• _Énoncé du problème_:
Réécrivez sous forme de liste, plus brièvement, le paragraphe du billet sur Vim qui commence par « Autant commencer en mettant les choses à plat ». Conservez-en les faits principaux.

Si vous êtes ici, vous savez sans doute en quoi consiste Vim. Il s’agit d’un éditeur de texte minimaliste mais très pratique bien qu’ayant la réputation d’être difficile à prendre en main (un truc de vieux con en gros). Pour vous donner une idée Vim c’est… ça:

Mon bureau avec une fenêtre Vim ouverte. C’est pas mal hein? C’est français.

Et aujourd’hui j’ai envie de parler de Vim…
Autant commencer en mettant les choses à plat. J’ai commencé à coder avec gedit (oh le grand débutant) avec lequel j’ai fait la moitié de ma thèse environ avant de découvrir Vim, puis Emacs… Puis de revenir à Vim sans regrets. Et j’ai même fini par plus ou moins tomber raide dingue du logiciel. J’ai souvent entendu que la courbe d’apprentissage de Vim est longue mais j’ai eu l’occasion de tester des IDE entre temps et je crois que je mets plus de temps à jouer au chat et à la souris avec les onglets (chat, souris, cliquer, blague, humour) pour trouver le raccourci ou la fonction que je cherche que de pondre une regex dans Vim ou l’écrire moi même dans un coin et assigner le raccourci que JE veux. Je ne dis pas que c’est le cas de tous le monde, je ne suis même pas informaticien professionnel, mais étant donné que beaucoup de développeurs apprennent sur des IDE, je pense qu’ils ne voient pas l’intérêt de repasser du temps à apprendre des choses pour lesquelles ils ont déjà mémorisé des habitudes de travail. Et je les comprends, même si les nouvelles habitudes seraient à terme plus rapide (enfin je crois). Cependant, Vim et moi c’est une sorte d’histoire d’amour et je vois trop le logiciel moqué pour ne pas apporter ma contribution à sa défense. La voici donc, une série d’articles en français sur mes propres astuces et mon parcours dans Vim1On va pas se mentir, je les fais autant pour vous que pour moi. Il faut bien que je m’entraîne à écrire. Taïhaut.

• _Informations fournies_:
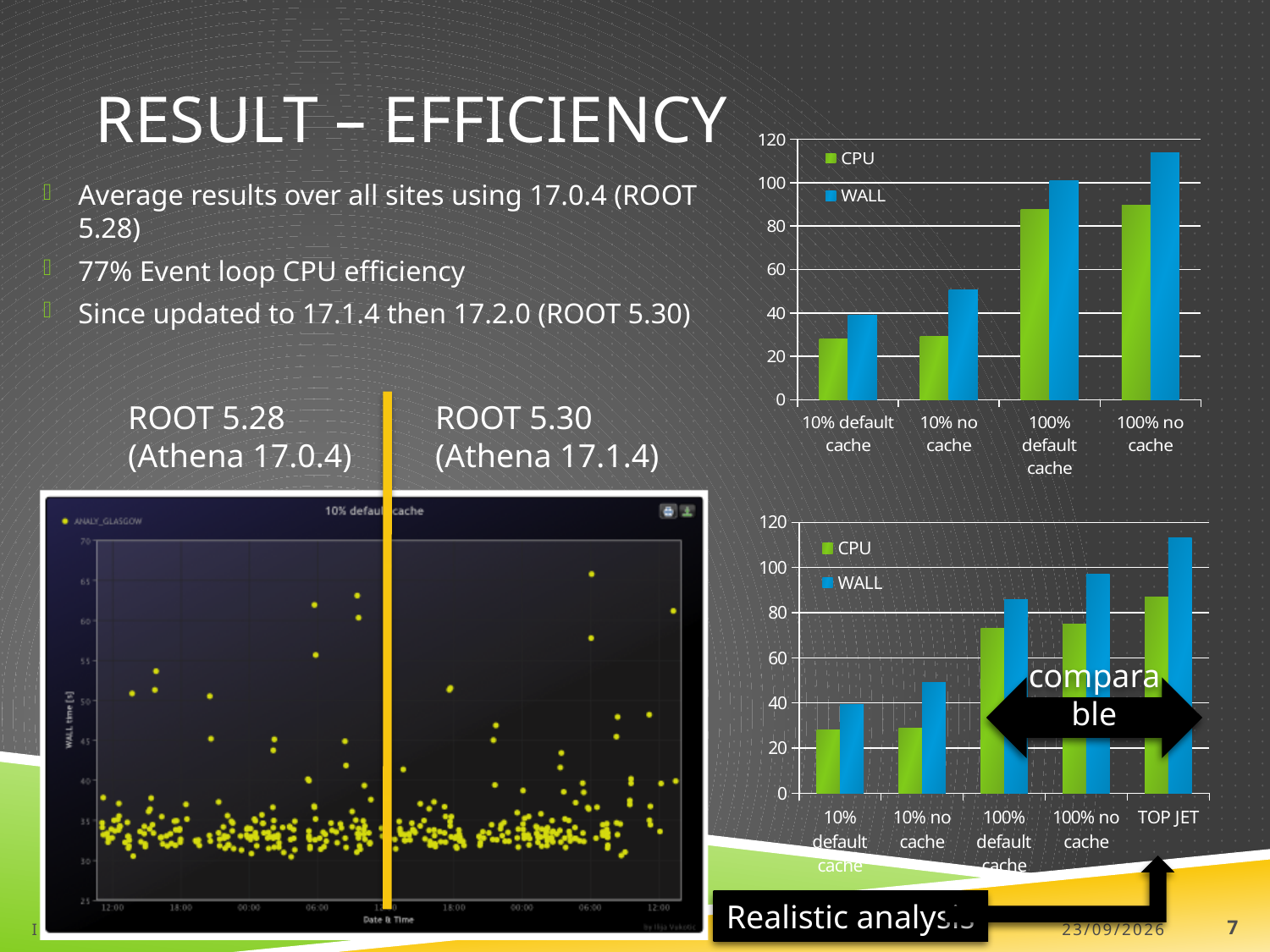
In the bottom-right chart, which category has the highest WALL value? TOP JET In the bottom-right chart, is the CPU value for 100% default cache greater or less than 60? greater In the top-right chart, is the CPU value for 10% default cache greater or less than 40? less In the top-right chart, which category has the highest WALL value? 100% no cache In the top-right chart, which is larger for 10% no cache, CPU or WALL? WALL How many categories are shown on the x axis of the top-right chart? 4 How many categories are shown on the x axis of the bottom-right chart? 5 In the bottom-right chart, is the WALL value for TOP JET greater or less than 100? greater How many series does the legend of the top-right chart list? 2 What are the two legend entries of the bottom-right chart? CPU and WALL What kind of chart is the top-right chart on the slide? bar chart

• _Solution proposée_:
- Parcours : débuts de programmation avec gedit, utilisé pour environ la moitié de la thèse, puis découverte de Vim, puis d'Emacs, et retour à Vim sans regrets, jusqu'à en devenir passionné.
- Courbe d'apprentissage : on la dit longue, mais après avoir testé des IDE, l'auteur trouve qu'il perd plus de temps à chercher un raccourci ou une fonction dans les onglets qu'à écrire une regex dans Vim ou à coder lui-même la fonction en lui assignant le raccourci de son choix.
- Nuance : il n'est pas informaticien professionnel et comprend que des développeurs formés sur des IDE ne veuillent pas changer leurs habitudes, même si de nouvelles habitudes seraient à terme plus rapides selon lui.
- Projet : parce qu'il voit trop souvent Vim moqué, il le défend par une série d'articles en français sur ses astuces et son parcours dans Vim.
- Motivation : il écrit ces articles autant pour ses lecteurs que pour lui-même, afin de s'entraîner à écrire.